I'll try some constructive criticism:

Removing the keys is a very good step for sure. I certainly wouldn't have use it otherwise: the author just has to change his mind, and in 3 months without warning I'd be locked out of my data/passwords -- very bad idea!

However, I fail to see why anyone would really use this (not so much the indexer app, haven't really looked at that one), but yet-another-password-safe?

Just go to sourceforge and search for password (or password safe or password manager anything like that). You'll see there's already several dozens of such apps, all free, no bogus license keys, etc -- and especially it comes with the source code too. There's already some well-established ones out there, like keepass and oubliette which are both very good.

I'm not the type of rabid-open-source fanboy that pushes their "everything should be OSS" agenda (it somewhat annoys me), but for some specific scenarios, it's a very good thing to have the source code handy so you can look at it. Not so much because you can modify it (most already have pretty much all the features one could ask for)

Why is that you ask? Because unless you're some very big company with highly skilled programmers (like Google perhaps), we cannot possibly know how good the programmer is (or isn't -- nothing personnal, we just can't guess) and often with cryptography-related programs it's not implemented properly (key management is often a problem, or using weak hashes). You can peek at the source code of the open source apps and make sure they're not doing anything stupid (I have looked at least at oubliette, and it's well-coded quality stuff). I just have a hard time trusting anyone coming out with a closed-source password management app like that. Besides, your site says NOTHING about the app itself. For all we know it could be just obscuring it (like XOR'ing with 0xFF or such like I've seen too many times -- or ROT13 perhaps ) and not really encrypting. We have no way of knowing.

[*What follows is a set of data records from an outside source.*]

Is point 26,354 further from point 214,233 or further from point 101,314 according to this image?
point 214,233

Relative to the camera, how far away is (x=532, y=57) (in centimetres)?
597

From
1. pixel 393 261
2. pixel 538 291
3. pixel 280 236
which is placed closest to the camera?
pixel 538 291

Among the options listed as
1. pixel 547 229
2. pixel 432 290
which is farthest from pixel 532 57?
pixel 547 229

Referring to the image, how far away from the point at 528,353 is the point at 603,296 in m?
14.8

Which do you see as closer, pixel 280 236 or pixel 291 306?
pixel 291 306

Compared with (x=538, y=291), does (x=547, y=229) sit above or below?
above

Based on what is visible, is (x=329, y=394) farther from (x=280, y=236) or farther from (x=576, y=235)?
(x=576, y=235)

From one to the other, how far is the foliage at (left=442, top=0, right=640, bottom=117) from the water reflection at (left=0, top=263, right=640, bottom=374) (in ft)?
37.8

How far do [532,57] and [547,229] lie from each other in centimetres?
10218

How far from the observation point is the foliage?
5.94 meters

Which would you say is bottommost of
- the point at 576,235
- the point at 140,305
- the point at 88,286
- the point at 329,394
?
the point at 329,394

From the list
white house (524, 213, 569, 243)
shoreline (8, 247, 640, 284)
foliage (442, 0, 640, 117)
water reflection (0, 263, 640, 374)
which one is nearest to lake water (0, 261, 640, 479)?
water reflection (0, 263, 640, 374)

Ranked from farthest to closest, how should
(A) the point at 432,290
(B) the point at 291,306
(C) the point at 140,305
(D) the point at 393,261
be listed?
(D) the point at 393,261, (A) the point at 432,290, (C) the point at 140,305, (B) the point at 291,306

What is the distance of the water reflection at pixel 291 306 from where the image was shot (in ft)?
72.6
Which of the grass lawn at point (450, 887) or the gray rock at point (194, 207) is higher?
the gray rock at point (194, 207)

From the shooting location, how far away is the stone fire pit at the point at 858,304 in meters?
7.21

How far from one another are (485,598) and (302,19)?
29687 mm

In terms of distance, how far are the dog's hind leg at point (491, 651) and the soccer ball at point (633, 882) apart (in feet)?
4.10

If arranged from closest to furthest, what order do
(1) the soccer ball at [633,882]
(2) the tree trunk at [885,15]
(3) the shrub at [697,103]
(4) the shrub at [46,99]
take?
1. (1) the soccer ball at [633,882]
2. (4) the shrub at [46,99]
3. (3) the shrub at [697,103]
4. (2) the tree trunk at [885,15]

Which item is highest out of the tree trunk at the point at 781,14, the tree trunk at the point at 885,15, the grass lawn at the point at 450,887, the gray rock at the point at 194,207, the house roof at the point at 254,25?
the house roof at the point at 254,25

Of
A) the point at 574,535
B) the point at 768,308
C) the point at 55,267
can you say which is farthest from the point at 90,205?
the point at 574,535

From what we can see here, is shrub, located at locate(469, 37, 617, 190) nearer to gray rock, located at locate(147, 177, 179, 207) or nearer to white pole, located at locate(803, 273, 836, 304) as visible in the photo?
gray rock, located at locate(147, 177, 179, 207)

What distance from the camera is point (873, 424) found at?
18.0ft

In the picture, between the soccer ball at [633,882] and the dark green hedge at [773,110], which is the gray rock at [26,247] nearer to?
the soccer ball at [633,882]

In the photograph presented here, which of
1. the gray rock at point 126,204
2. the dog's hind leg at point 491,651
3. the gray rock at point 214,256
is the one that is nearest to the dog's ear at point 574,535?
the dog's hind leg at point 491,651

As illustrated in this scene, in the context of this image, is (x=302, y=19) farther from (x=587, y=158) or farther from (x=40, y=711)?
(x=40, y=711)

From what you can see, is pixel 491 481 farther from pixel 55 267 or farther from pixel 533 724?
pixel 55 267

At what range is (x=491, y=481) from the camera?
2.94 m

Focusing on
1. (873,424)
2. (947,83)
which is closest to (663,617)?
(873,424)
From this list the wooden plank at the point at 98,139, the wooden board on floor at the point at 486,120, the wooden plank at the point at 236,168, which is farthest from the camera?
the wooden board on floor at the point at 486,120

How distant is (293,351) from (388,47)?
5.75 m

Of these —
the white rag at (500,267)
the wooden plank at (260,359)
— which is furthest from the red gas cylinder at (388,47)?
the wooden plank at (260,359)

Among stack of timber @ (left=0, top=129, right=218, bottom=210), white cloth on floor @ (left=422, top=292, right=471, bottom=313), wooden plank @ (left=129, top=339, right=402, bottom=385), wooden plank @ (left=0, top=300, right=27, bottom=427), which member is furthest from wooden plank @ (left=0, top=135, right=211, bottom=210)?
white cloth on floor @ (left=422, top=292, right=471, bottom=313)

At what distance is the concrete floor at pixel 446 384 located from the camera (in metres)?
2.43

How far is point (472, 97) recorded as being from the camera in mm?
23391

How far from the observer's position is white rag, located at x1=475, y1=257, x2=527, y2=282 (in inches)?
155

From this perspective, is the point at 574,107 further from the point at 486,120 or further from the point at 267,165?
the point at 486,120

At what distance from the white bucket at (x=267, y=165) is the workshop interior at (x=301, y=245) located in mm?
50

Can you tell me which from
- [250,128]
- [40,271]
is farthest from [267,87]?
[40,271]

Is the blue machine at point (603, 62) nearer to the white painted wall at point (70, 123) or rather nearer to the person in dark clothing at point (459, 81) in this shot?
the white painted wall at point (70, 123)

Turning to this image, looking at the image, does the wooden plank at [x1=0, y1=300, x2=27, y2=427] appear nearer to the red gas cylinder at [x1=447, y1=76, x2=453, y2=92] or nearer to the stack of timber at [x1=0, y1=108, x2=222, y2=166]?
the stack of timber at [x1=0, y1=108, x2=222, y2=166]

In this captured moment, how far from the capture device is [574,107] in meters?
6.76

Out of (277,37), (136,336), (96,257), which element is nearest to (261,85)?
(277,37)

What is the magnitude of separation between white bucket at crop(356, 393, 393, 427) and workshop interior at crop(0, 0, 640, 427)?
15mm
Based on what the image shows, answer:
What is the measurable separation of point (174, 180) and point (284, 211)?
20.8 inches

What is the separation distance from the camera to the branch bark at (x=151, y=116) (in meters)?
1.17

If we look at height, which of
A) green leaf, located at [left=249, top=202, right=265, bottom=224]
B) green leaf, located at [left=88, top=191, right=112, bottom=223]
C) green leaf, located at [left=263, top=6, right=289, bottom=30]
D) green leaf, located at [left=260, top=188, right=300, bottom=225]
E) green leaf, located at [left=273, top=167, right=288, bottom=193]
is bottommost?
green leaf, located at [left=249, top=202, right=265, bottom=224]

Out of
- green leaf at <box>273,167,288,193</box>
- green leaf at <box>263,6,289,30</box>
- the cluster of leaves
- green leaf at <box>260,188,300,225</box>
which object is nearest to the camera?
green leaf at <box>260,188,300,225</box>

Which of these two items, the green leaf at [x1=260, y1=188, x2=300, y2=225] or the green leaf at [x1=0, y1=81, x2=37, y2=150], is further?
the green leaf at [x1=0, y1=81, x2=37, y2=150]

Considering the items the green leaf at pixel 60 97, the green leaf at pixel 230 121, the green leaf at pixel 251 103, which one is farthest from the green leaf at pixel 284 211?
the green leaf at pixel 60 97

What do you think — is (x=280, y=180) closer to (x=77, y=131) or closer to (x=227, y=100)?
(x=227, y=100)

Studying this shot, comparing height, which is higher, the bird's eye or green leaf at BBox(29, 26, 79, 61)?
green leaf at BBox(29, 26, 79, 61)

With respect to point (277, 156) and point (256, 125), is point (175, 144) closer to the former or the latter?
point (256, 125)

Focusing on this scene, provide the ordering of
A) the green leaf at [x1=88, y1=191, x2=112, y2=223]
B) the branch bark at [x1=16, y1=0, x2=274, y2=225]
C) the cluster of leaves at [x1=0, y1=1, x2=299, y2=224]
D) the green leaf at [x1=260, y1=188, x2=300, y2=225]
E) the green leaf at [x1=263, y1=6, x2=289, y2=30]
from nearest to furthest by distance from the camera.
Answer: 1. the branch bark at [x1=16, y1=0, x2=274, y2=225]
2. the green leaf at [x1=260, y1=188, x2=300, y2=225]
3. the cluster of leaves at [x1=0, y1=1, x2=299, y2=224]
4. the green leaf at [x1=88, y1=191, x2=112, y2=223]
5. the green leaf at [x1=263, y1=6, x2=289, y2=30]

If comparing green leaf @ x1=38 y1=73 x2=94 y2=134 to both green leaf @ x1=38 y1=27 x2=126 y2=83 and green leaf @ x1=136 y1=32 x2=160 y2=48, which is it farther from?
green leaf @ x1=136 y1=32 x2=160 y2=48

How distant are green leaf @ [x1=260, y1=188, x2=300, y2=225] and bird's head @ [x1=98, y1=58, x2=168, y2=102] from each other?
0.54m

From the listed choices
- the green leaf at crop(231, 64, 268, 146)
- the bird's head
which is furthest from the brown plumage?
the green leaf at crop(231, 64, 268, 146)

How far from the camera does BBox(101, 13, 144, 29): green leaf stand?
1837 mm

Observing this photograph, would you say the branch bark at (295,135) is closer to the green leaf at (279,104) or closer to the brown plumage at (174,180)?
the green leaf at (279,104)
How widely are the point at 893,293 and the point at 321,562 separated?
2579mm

keepass/oubliette and others have lots more useful features, they have security measures like clipboard protection built-in (and passwords always encrypted in memory, and can't just "spy" from the form fields), and I know they store my passwords properly -- in a cryptographically secure way, using cryptographically strong, standard encryption algos like AES and twofish properly. Also, they're mature programs so most of the bugs have been squashed. Most can be used as standalone apps on a USB memory stick (very useful) or can be made to -- and without any requirements like the .NET framework 2 (not every PC I plug it into has it already installed). And no licensing restrictions (e.g. can be used enterprise-wide for free). And apps like keepass are fully localized (34 languages available ATM). Even the documentation (you have documentation, right?) is avaialble in a few languages. And likely something like keepass will be in active development for a very long time (can't say the same about yours). So if you quit developing it, they eventually have to manually re-enter all their passwords in the other app if they want a newer/more mordern app with the new features -- a real PITA that wouldn't happen if one sticked to keepass in the first place.

I just don't see why anyone would pick some closed-source alternative with much less features and without knowing if it's secure at all. Could be very buggy too... If I just wanted such an app, there's 17 pages worth @ 30 per page, so about 500 of them, of such password managers on softpedia. No point in reinventing the wheel IMO, unless it offers something new/innovative/useful others don't.

Not trying to discourage you, but I don't see why people would want to use it over the competition.